CLEVELAND, Ohio -- The Cleveland Animal Protective League continued this evening to confiscate an estimated 150 cats from the Cat Crossing shelter on West 25th Street that humane officers first raided Wednesday afternoon.
Just 13 ill cats were taken Wednesday evening and Thursday morning, when Cat Crossing founder Mary Wawrytko was asked to provide veterinary records for those cats and the others in her care. She and her volunteers were also asked to thoroughly clean the shelter, a former apartment and warehouse.
"Lack of cooperation led us to begin seizing all of the cats today," APL director Sharon Harvey said. "And blood tests revealed that some of the cats have highly contagious and often-fatal diseases, yet they were co-mingling with cats that may have been healthy when they arrived at the shelter."  
The lack of sanitation and high probability of disease transmission led the APL to begin removing all of the cats, Harvey said.
"We embrace rescue groups that provide good, safe care for cats, but the cats we found living at Cat Crossing needed our help."
Wawrytko and her supporters say the APL is being the "rich bully on the block," by expecting conditions at a grassroots, low-budget shelter to rival the APL's well-funded facility not far away.
Cat Crossing took in the most desperate and untamed cats plucked from Cleveland's Tremont and Flats neighborhoods.
"All of them were vaccinated and neutered," Wawrytko said. "But it is true that we lack a quarantine area for ill cats."
The APL raid, based on a search warrant obtained when someone reported unsanitary conditions and ill cats, was ongoing at 9 p.m. today at the make-shift sanctuary founded in 2012.

Wawrytko then rented the West 25th site and continued to focus on the stray and feral cats living in the city's Tremont neighborhood and the Flats district along the Cuyahoga River.

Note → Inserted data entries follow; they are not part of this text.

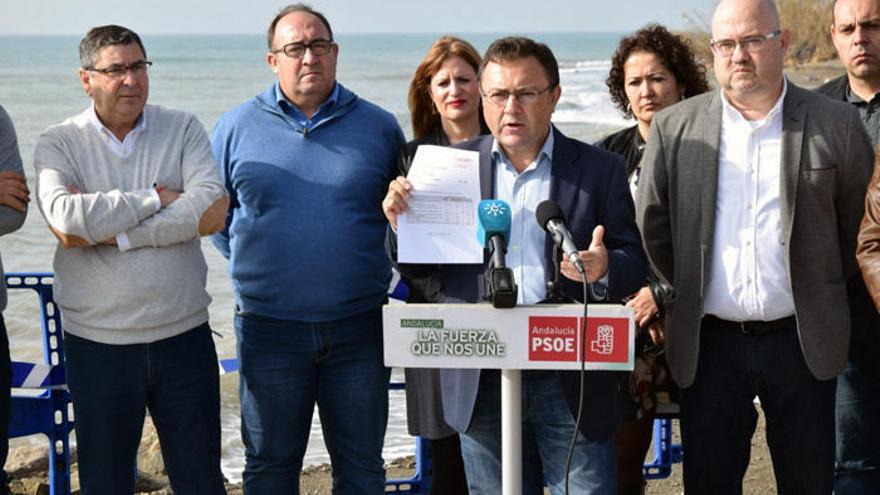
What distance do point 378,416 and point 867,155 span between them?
6.48ft

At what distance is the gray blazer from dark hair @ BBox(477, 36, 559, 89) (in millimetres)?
628

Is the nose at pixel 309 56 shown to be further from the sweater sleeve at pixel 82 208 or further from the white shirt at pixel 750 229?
the white shirt at pixel 750 229

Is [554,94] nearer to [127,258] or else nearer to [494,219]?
[494,219]

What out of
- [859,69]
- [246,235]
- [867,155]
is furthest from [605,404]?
[859,69]

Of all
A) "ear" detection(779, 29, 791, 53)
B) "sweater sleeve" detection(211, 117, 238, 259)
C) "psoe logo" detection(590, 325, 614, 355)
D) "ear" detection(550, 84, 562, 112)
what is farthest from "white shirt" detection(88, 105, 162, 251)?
"ear" detection(779, 29, 791, 53)

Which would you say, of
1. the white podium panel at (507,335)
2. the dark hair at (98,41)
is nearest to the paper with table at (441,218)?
the white podium panel at (507,335)

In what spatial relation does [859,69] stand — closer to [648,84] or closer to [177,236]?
[648,84]

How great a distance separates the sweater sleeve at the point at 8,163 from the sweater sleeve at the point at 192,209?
20.0 inches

Many of the cats weren't socialized, so the shelter quickly filled, while she and other volunteer caregivers relied on donations to provide food and veterinary care.Wawrytko founded the Cat Crossing group after she faced the same complaints she's confronting now. Her former home in the Flats was over-run with cats, and the complaints were mounting. Fellow cat rescuers formed a new group, Tails from the City, which took in 106 of the cats Wawrytko was feeding in and around her home in 2011.
Wawrytko has refused to sign ownership of the seized cats over to the APL, so a hearing has been set for Feb. 6 in Cleveland Municipal Court. She faces multiple misdemeanor counts of animal neglect, but charges have not yet been filed.

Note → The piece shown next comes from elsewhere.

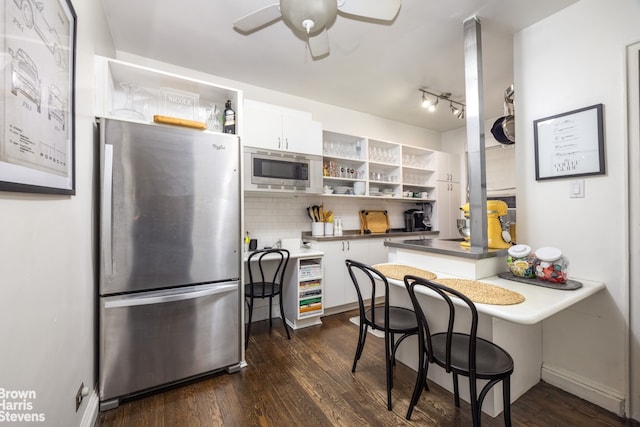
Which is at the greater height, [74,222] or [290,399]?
[74,222]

Today, the APL, after receiving criticism from other cat rescuers, released photos of a few of the cats that were confiscated Wednesday. The images show oozing eye infections, a litter box that hadn't been cleaned for days and a concrete floor covered with feces.
One kitten had to be euthanized after a veterinarian determined it was suffering from Feline Infectious Peritonitis, a painful, contagious and deadly disease.
Wawrytko has hired an attorney who advised her today to "stay calm," she said. "But this all boils down to a difference in philosophy between those of us struggling to help cats and the rich APL."